• Enhance and protect 9-square-mile habitat complexes where the landscape will be boosted to 40 percent permanent nesting cover because large blocks of habitat increase reproductive success.

• Increase enrollment of permanent conservation easements and nonpermanent conservation programs by private landowners.

• Increase education and marketing of state and federal conservation programs to landowners through the Farm Bill Assistance Partnership.

• Accelerate acquisition of public hunting lands in the pheasant region. That will increase habitat and create more hunting opportunities.
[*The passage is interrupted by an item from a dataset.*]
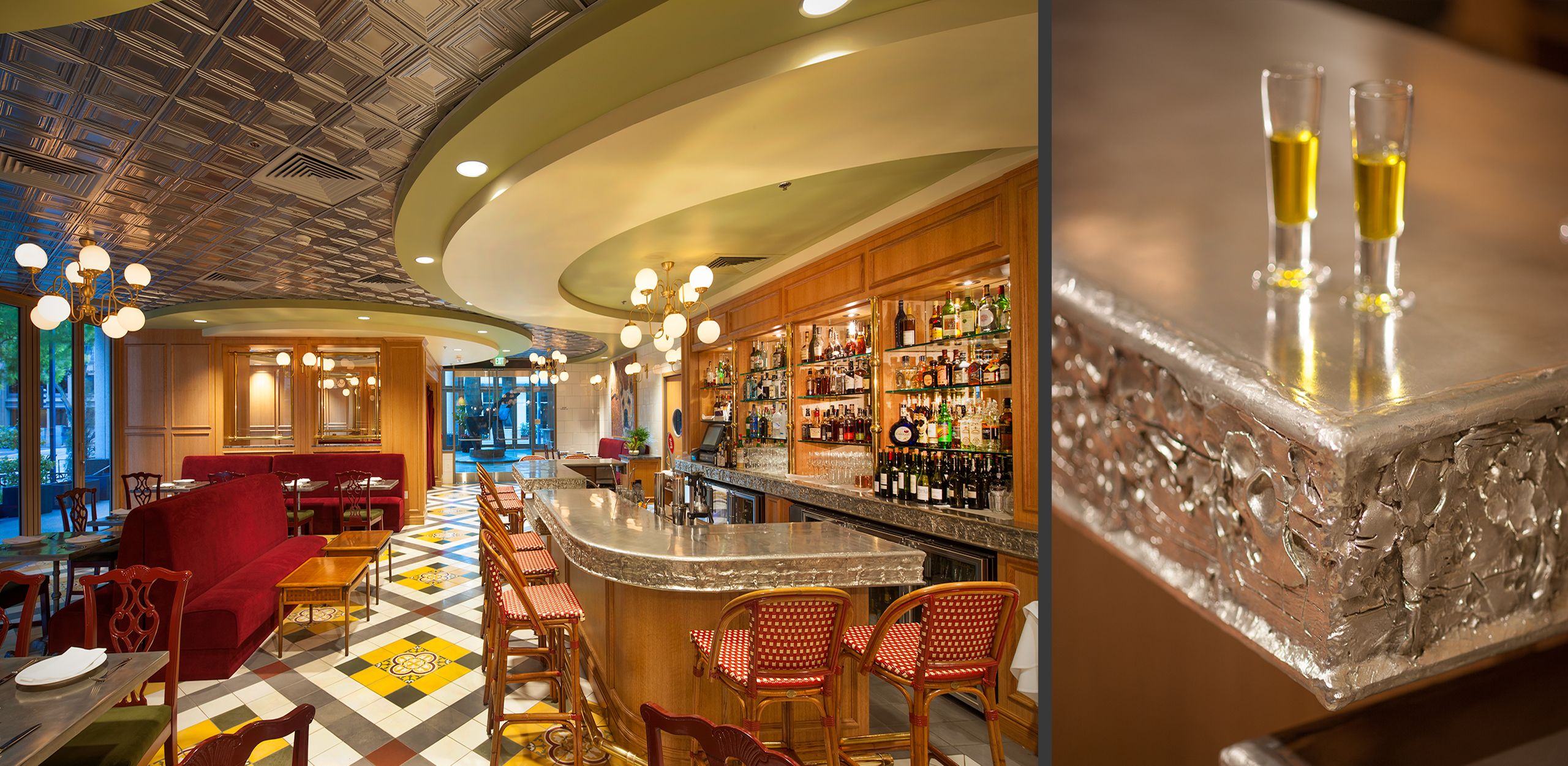 Brasserie Capitale, Sacramento, CA Design Tech. Bras.1.jpg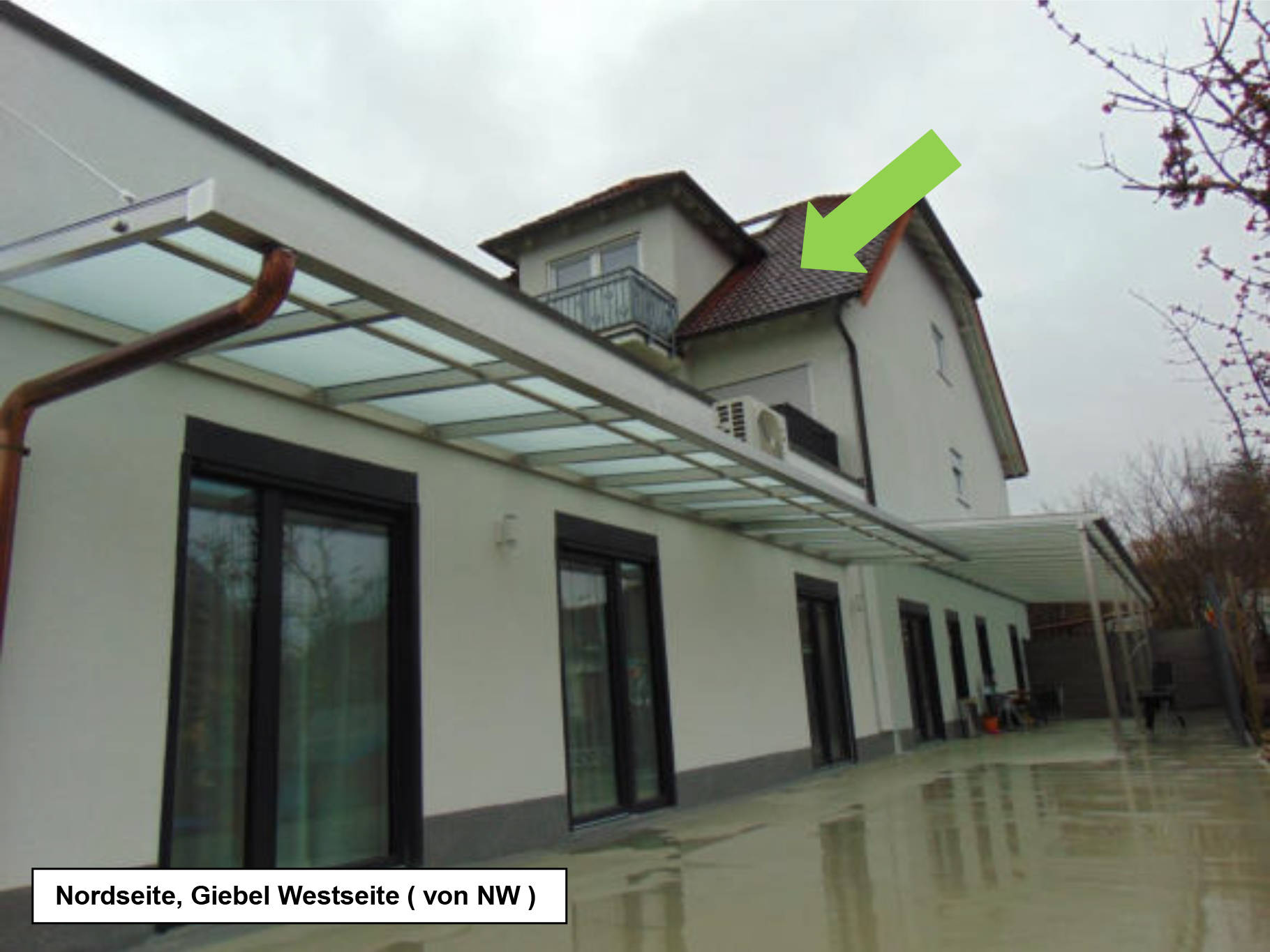 bayern 0003K0075-2024 August-Wörner-Straße 21, 97265 Hettstadt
• Improve existing wildlife habitat on private and public lands with prescribed burns, tree removal, conservation grazing and haying.
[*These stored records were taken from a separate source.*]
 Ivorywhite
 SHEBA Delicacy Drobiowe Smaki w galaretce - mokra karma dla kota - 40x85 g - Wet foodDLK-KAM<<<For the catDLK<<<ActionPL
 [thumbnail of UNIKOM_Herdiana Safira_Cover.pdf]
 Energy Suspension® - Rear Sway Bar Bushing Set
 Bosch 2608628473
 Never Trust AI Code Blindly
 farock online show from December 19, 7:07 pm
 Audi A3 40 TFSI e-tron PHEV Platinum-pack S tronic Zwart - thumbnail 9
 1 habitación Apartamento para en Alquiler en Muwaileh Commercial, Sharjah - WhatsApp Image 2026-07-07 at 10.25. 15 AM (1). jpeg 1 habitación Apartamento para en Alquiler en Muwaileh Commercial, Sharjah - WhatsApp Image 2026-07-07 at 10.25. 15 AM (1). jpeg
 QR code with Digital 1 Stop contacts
• Launch a comprehensive buffer program along waterways — which will happen under a law pushed for and signed by Gov. Mark Dayton. Fifty-foot buffers must be installed on public waters by late 2017 and 16 ½-foot buffers on public ditches by late 2018. The buffers should help water quality but also boost wildlife habitat.

• Optimize pheasant habitat on roadsides.

• Secure federal funding to sustain or expand the state's fledgling walk-in access program in the pheasant region, which pays landowners to allow public access. Last year, hunters could access 21,000 acres across 35 counties.

• Expand public education about grassland and pheasant conservation issues, and support hunter recruitment and retention efforts.

• Expand monitoring and research of pheasants and pheasant habitat to ensure long-term sustainability.